PROBLEMS AND TASKS -
1. Copy out the essay on Orangemen’s Day, everything from "The Unexpected Past" down to "not have anticipated.", substituting "catalogue" for "compendium".
2. Pick up the essay on Orangemen’s Day after its final sentence and write the next part.

DOCUMENT EXCERPT -
>> START
The Unexpected Past

Parade, Bangor

James Lloyd celebrates Orangemen’s Day by looking back at one of the many tragi-comical ironies of the history of Northern Ireland.

The future does not always turn out as one expects. History is a compendium of past futures and therefore contains more than a few things that most people, both at the time and looking back, would not have anticipated.

This Tuesday is the Glorious Twelfth, a public holiday in Northern Ireland, when Orangemen celebrate the two victories that secured the Revolution of 1688, the deposition of King James II and the establishment of the Protestant Ascendancy that would administer Ireland for the next two hundred years. The Battle of the Boyne was fought on the first of July 1690, followed a year and eleven days later by the Battle of Aughrim. By adjusting the date of the Boyne to take into account the shift to the Gregorian Calendar, Orangemen are able to celebrate both battles on the one day and they do so by donning the uniforms of the various Protestant and Unionist fraternities and processing through town and country, playing Rangers songs.

It is an occasion that, according to the news, is marked by riots, hooliganism (an Irish word, appropriately) and sectarian hatred but, as is so often the way with the news, this is a skewed interpretation. The majority of parades go off disappointingly bloodlessly but, of course, since when has “Everybody had a lovely time and no one died,” been news? What is even more surprising is that Orangemen’s Day celebrations are not confined to Northern Ireland but are celebrated in Glasgow, Liverpool, Canada (it is a public holiday in Newfoundland) and even in Rossnowlagh in the Republic of Ireland. Indeed, in 1998, President Mary McAleese, herself an Ulsterwoman by birth, marked Orangemen’s Day at her official residence.

This conciliatory gesture may seem surprising in a Catholic woman whose childhood home was machine-gunned while she was at church but it is far from the first time that the two very different sides of Ireland have come together in a way other than violent. Sometimes, in the long and turbulent history of the country, opposite poles have become attracted in a most surprising fashion.

Although the English Crown had had notional suzerainty over Ireland since Henry II landed in 1171, Ireland’s own political fragmentation into kingdoms, sub-kingdoms and clans, each one founded on a principle of tribal sovereignty, rather than on a feudal ladder of ownership with the Crown at the top, frustrated its effective exercise until six Henries later. The Tudor policy of “Surrender and Re-Grant” was a programme of systematically seducing, or when that failed forcing, the traditional Irish nobles into renouncing their titles and ceding their territories to the English Crown, to receive them back again as fiefs, along with shiny new English-style titles (ranging from esquire to earl, depending on the size of the estate returned). Some caved in, most refused and so began nearly a century of on/off warfare, in which one chief after another was either crushed by the English for not complying or deposed by his own clan for complying.
>> END
STORED DATA -
>> START
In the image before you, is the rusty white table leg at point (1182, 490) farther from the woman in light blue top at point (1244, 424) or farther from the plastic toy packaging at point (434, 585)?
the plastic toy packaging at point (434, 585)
>> END
THE ANSWERS -
1.
The Unexpected Past

Parade, Bangor

James Lloyd celebrates Orangemen’s Day by looking back at one of the many tragi-comical ironies of the history of Northern Ireland.

The future does not always turn out as one expects. History is a catalogue of past futures and therefore contains more than a few things that most people, both at the time and looking back, would not have anticipated.

2.
The Kingdom of Ulster, with which the modern Province of Northern Ireland is largely coextensive, was ruled by the Ui Neill, descendents of Niall of the Nine Hostages, the fifth-century Irish king, who, according to some legends, was the pirate who kidnapped Saint Patrick from Britain. The dynasty split into two branches in the thirteenth century. The senior branch, headed by the O’Neill Mor (Great Son of Niall), was based in Tyrone and the junior, headed by the O’Niall of Clanaboy (from “Clann Aedha Buidhe”, the children of Hugh the Blond), was concentrated in the modern Counties of Antrim and Down. So, when the English started seriously colonizing Ulster in the sixteenth century, they had more than one O’Neill with whom to deal. The O’Neill Mor, who was created Earl of Tyrone for his initial acquiescence, would prove to be a severe strain on England’s war-chest but relations with the O’Neills of Clanaboy were more complex.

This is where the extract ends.